Asset Classes

Dutch trio launches PE co-investment

The Netherlands’ Achmea Investment Management, Blue Sky Group and SPF Beheer, with a combined €172 billion ($195 billion) in assets under management, have established a joint platform for co-investment in private equity. All three have about 3-5 per cent of their AUM in private equity, mostly in pooled funds; the trio aims to halve costs and gain access to co-investment deals by working together.

Blue Sky Group runs €22 billion ($24 billion) for three schemes sponsored by Dutch airline KLM. SPF Beheer manages €20 billion ($22 billion) for clients including railways scheme SPF and the public transport pension fund SPOV. Achmea IM, with €130 billion ($147 billion) under management, runs the balance sheet for Holland insurance group Achmea and is also the fiduciary adviser for about 30 independent pension funds.

Jos van Gisbergen, senior portfolio manager for private equity at Achmea, speaks to about the rationale behind the collaboration.

What is the background to the private equity platform?

The three of us have always run our own private equity programs with our own activities, going out into the world, hunting the same opportunities. We said OK, it’s time to stop dividing up this landscape and work together. The platform is a program for co-investment and promises a bright future for all three of us and any third parties that want to join. We hope people will see this platform in operation and see how it works. We would like it to expand in the Dutch market.

How does it work?

Each of the third parties will decide annually how much they want to invest and will bring that money for co-investment. We will co-invest with GPs, we won’t go direct. We will focus on choosing managers with deep knowledge and specialism.

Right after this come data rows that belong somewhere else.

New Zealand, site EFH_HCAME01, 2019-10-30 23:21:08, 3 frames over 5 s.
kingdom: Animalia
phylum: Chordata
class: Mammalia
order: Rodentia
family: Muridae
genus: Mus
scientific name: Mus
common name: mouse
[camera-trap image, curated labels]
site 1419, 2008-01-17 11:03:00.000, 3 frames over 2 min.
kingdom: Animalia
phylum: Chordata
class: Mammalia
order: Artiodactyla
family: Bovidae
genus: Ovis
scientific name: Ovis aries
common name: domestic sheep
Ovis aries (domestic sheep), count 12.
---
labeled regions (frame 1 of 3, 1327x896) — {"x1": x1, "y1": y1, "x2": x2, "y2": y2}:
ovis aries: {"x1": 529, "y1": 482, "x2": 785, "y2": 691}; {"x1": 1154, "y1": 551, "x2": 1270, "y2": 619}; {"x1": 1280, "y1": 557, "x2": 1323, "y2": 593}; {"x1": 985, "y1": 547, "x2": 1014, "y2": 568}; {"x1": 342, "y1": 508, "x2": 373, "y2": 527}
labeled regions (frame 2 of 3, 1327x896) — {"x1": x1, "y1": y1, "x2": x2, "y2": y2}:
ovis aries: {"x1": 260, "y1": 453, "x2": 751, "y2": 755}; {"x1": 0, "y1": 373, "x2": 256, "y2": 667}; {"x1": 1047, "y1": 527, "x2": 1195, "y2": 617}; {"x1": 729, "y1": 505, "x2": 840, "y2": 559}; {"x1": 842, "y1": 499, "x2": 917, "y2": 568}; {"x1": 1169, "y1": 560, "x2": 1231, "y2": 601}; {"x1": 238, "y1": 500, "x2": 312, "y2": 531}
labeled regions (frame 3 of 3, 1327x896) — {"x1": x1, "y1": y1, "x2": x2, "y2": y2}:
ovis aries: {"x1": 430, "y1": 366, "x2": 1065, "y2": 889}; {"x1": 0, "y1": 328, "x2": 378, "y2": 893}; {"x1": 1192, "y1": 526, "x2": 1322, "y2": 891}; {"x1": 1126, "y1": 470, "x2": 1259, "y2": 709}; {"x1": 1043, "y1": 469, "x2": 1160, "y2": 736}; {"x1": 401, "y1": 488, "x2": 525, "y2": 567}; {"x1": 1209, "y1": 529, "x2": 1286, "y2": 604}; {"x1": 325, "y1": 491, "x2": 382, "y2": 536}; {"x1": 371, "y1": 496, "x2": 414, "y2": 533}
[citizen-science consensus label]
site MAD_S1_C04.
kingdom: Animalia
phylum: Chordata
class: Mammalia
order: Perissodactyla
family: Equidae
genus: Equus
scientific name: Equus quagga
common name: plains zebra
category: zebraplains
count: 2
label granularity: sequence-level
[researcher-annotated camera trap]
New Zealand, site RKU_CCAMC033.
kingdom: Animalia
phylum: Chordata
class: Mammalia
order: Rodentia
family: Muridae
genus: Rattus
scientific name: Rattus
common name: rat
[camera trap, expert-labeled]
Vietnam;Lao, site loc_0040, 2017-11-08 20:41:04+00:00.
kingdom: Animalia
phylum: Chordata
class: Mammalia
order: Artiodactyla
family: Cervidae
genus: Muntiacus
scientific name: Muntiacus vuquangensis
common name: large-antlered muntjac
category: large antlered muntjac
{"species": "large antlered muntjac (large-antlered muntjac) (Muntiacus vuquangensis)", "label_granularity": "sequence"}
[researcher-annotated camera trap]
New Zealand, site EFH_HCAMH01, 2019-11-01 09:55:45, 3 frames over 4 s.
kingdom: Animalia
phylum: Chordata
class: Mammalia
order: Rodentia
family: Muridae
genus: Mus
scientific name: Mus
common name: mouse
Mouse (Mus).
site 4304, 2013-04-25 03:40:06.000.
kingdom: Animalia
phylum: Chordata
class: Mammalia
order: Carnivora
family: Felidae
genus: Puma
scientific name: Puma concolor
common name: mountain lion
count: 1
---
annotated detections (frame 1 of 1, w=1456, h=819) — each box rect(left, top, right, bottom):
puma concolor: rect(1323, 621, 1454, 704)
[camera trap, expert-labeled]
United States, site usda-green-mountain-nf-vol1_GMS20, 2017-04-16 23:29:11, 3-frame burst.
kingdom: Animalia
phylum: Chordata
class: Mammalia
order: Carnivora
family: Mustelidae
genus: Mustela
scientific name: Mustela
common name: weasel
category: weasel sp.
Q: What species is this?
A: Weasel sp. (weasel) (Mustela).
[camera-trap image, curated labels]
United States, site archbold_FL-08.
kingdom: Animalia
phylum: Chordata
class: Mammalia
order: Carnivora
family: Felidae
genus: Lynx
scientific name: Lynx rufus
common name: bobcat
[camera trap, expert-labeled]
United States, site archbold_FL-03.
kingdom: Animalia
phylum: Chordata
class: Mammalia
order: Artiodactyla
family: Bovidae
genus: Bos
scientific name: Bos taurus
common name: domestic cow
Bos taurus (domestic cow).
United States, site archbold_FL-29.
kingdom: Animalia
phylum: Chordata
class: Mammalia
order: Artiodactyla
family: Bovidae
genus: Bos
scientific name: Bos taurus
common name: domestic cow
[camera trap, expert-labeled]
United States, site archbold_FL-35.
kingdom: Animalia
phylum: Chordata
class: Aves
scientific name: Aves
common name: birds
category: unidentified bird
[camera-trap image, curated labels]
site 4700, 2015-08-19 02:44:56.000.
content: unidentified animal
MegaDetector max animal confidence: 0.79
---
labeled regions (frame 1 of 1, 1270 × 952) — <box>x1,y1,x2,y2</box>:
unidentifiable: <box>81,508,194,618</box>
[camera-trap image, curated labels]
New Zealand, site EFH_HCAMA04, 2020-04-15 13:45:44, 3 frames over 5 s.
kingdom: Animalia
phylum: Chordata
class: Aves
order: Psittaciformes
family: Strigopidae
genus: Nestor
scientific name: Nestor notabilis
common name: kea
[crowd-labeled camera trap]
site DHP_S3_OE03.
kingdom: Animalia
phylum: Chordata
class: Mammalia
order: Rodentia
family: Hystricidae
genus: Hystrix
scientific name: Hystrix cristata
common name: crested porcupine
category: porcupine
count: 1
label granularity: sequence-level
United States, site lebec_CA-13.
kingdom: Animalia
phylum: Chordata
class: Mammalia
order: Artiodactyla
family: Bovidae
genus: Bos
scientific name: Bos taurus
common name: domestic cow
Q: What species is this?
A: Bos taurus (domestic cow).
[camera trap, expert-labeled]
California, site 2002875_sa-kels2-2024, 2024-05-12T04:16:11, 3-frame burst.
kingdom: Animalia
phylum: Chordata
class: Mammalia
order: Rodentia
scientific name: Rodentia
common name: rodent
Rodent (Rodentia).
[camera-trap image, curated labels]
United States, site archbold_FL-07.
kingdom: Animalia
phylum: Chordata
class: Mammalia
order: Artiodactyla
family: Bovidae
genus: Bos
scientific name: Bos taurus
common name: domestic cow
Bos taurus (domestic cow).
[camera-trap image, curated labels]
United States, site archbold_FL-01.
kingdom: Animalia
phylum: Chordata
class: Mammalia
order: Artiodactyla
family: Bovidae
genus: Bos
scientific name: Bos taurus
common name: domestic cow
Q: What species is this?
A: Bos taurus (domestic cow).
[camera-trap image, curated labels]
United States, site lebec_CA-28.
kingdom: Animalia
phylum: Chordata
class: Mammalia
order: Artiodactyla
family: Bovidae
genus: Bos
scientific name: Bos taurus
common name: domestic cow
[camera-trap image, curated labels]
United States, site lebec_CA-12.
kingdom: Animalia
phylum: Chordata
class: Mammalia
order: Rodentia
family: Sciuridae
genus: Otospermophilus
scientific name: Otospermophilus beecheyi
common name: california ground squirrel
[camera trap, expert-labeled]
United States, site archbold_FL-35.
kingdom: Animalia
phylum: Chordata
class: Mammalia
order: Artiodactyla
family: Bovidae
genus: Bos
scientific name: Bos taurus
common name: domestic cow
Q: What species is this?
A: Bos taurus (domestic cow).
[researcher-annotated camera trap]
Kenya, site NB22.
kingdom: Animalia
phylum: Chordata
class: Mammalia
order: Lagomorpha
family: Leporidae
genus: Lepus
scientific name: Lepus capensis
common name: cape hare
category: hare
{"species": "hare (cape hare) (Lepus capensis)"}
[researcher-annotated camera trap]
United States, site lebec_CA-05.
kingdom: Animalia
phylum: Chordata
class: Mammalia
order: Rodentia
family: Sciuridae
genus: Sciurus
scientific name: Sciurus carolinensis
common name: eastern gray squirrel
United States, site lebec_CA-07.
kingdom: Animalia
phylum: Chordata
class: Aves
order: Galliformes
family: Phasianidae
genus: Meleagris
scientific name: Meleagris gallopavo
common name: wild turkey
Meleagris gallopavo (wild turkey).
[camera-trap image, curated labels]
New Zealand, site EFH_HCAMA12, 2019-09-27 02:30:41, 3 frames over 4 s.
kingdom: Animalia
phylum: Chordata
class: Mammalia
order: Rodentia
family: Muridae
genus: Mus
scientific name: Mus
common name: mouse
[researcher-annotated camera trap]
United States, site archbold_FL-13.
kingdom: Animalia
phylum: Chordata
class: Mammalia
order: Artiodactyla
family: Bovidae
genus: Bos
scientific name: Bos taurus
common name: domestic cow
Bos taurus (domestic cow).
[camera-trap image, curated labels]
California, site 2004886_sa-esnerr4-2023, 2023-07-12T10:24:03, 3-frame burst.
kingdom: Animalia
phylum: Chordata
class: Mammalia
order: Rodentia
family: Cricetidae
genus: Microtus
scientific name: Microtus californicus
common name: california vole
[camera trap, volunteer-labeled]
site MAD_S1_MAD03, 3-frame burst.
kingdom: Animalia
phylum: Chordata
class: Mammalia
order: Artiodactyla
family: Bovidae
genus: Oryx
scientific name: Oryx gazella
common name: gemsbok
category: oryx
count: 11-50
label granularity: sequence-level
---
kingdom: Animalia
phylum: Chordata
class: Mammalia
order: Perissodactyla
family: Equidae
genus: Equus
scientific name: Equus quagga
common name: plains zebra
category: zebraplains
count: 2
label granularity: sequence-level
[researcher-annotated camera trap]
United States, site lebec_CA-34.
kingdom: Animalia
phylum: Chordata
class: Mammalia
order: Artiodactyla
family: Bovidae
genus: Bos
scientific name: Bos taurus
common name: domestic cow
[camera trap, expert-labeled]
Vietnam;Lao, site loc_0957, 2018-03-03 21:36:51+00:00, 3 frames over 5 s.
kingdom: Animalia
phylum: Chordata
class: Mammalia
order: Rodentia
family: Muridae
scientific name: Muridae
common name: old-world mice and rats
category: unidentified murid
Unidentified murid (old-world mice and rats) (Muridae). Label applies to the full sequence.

How popular has it been with GPs?

We have found that GPs like this structure because it is better to have a combined group with more capital to commit. With the platform in place, they know the money is there. Today in the co-investment market, it is increasingly common for money not to be available when the deal comes through the door. This structure is different and allows us to act quickly. However, in some ways, it is also more challenging for GPs having a bigger group the other side of the negotiating table. Divide and conquer has served GPs well; when we invest on our own, we pay higher prices.

Private equity funds usually charge management fees based on assets, including cash yet to be invested or un-called capital. How will this platform operate?

The fund will run a pool of capital on an annual basis. If there are no co-investment opportunities through the course of a year, rather than remain as uncalled capital, the money is freed up and released for the following year in new opportunities. We don’t operate like traditional private equity around committed capital and the fees that this incurs. We are paying fees only on invested capital. This is a new structure that is coming out of the pension community. We are not like other groups out in the market needing to maximise their returns in the short term. This is a product for our community and owned by our community.

What sort of fees do you pay?

As soon as a deal comes through the door and we have screened it and approved it – and the deal closes – we then pay a fee to reflect the extensive work of our GP partners. In the first year, we estimate that we will halve the cost of our private equity investment on a total expense ratio. There are good returns in this industry, and it’s the people providing the risk capital – not just the GPs – who should be rewarded.

Could this model be rolled out into other illiquid markets?

We hope that this platform is a first step in facilitating co-investment in other illiquid markets where pension funds can combine their efforts and resources to avoid the fee burn. A lot of pensions want to invest in the alternative space, but many have only small teams and can’t invest here in an efficient and structured way.